Una mala racha
La pobre Pichín no está pasando una buena racha. A la pobrecilla se le está juntando todo, como se dice vulgarmente. La hemos quitado -por fin- el chupete y su pañito de dormir, un par de amigos del parque no bajan a jugar tanto como antes por motivos varios y, encima, ha empezado el ‘cole’ de mayores… vamos que su vida está hecha un lío en estos momentos.
Ya he comentado en alguna ocasión el tema del colegio. Solicitamos el colegio público que nos pilla a menos de 200 metros de casa, no entramos, nos pusieron en lista de espera y al final escolarizaron a la niña en uno que todavía no existe (no están ni los cimientos), para lo que Pichín tenía que pasarse el año de manera provisional en el colegio que habíamos solicitado en unas aulas provisionales… Un follón. Por eso mi mujer y yo decidimos que lo mejor era dejarla en la escuela infantil privada a la que iba y que tienen clases hasta los seis años.
Hablar de la nefasta gestión que ha hecho la Comunidad Autónoma de Madrid con la escolarización en el barrio del Planetario de Madrid llevaría mucho tiempo, pero valga resumirlo con un simple calificativo: penoso. Pero lo peor no es eso, es que cuando hablas con tus amigos o comocidos con hijos en edad escolar, vivan en el barrio donde vivan… ¡les pasa o ha pasado lo mismo! ¿Cómo puede haber tan pocas plazas de colegio para los niños de 3 años sobre todo en zonas nuevas?
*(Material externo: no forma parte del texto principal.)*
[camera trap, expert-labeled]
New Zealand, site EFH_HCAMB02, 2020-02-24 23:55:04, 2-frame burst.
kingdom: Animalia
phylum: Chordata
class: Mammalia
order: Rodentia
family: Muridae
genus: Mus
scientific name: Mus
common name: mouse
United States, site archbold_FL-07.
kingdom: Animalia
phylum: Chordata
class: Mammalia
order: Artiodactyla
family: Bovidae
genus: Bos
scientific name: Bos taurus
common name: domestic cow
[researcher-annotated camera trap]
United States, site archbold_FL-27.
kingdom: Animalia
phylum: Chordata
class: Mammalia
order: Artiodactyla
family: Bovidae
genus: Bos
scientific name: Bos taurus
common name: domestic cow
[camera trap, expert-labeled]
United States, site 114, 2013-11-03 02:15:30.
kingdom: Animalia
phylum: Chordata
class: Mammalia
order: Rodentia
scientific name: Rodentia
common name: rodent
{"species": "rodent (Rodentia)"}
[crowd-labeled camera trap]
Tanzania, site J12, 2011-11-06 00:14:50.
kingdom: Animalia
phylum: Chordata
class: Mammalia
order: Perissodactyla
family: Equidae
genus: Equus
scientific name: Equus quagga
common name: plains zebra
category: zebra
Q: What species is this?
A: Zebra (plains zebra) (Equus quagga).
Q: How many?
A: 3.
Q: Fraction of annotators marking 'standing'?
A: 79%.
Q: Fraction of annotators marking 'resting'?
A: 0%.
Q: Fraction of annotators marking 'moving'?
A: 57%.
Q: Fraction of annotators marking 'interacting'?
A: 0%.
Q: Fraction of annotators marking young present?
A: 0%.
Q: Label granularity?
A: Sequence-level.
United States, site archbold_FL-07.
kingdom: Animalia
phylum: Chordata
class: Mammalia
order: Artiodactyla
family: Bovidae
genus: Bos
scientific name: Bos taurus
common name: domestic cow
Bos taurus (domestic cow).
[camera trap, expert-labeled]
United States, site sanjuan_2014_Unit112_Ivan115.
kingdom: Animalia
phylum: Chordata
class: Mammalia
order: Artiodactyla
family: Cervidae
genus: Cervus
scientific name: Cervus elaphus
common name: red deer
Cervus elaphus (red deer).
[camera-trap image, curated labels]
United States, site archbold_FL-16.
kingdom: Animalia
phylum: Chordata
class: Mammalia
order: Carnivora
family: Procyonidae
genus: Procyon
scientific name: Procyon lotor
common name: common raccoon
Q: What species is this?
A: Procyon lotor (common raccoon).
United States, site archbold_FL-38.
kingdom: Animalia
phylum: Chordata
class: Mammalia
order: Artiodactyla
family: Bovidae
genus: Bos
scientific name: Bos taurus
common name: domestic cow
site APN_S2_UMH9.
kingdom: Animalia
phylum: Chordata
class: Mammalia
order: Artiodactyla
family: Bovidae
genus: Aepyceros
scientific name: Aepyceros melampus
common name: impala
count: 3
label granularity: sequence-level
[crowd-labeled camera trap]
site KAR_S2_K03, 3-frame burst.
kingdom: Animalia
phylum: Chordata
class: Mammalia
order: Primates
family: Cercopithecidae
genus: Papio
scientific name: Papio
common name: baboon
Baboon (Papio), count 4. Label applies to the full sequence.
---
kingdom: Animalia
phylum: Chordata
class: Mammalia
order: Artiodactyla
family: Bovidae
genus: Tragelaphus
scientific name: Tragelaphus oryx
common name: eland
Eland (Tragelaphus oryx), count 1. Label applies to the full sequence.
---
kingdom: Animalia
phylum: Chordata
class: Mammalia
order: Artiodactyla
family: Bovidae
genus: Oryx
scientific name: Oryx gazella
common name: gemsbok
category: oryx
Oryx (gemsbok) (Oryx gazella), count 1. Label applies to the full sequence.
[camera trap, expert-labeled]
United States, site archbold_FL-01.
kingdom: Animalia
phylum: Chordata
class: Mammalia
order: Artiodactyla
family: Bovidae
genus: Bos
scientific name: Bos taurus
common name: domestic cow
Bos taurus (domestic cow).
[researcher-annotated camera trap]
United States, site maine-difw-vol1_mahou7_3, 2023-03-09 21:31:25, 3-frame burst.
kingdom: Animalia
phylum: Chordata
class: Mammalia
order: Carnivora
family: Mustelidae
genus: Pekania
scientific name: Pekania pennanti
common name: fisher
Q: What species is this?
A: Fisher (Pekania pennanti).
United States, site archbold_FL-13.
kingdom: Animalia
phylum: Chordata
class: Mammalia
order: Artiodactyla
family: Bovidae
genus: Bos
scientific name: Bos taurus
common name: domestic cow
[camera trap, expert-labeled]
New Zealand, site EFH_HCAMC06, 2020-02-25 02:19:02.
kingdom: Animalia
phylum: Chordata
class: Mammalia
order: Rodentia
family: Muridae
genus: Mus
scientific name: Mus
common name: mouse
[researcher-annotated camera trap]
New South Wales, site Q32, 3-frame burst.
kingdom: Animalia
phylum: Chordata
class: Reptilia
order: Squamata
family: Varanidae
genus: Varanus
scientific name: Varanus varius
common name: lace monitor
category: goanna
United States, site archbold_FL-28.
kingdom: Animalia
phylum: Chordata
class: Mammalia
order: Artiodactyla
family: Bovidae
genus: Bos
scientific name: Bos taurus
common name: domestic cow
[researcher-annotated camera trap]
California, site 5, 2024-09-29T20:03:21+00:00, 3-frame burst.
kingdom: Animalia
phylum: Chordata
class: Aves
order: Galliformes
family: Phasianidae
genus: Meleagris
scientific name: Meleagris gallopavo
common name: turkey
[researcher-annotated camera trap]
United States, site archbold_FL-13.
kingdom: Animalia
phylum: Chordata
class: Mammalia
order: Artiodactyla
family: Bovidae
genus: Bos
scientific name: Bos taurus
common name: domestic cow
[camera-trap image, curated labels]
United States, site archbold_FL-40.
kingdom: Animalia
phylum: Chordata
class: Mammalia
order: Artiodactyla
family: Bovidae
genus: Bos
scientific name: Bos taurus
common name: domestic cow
Pues bien a todos estos líos colegiales, de los que hemos intentado que mi hija se enterara lo menos posible, hay que unirle que más de la mitad de los niños que iban con ella a clase en la guardería ya no están porque o bien han conseguido plaza en el cole público o concertado de turno o sus padres tienen posibles para pagar uno privado. Para más INRI, uno de los que falta es un tal Sergio. Un chaval rubiales y con las orejas asoplilladas por el que al parecer mi hija bebía los vientos porque ya son más de dos y de tres las veces que de repente le recuerda medio en suspiros.
A mí, la verdad, es que se me parte el alma, pero claro, así de dura es la vida. Si esto es así con tres años, no quiero ni pensar lo que va a ser cuando tenga catorce. En fin, las malas rachas pasan rápido.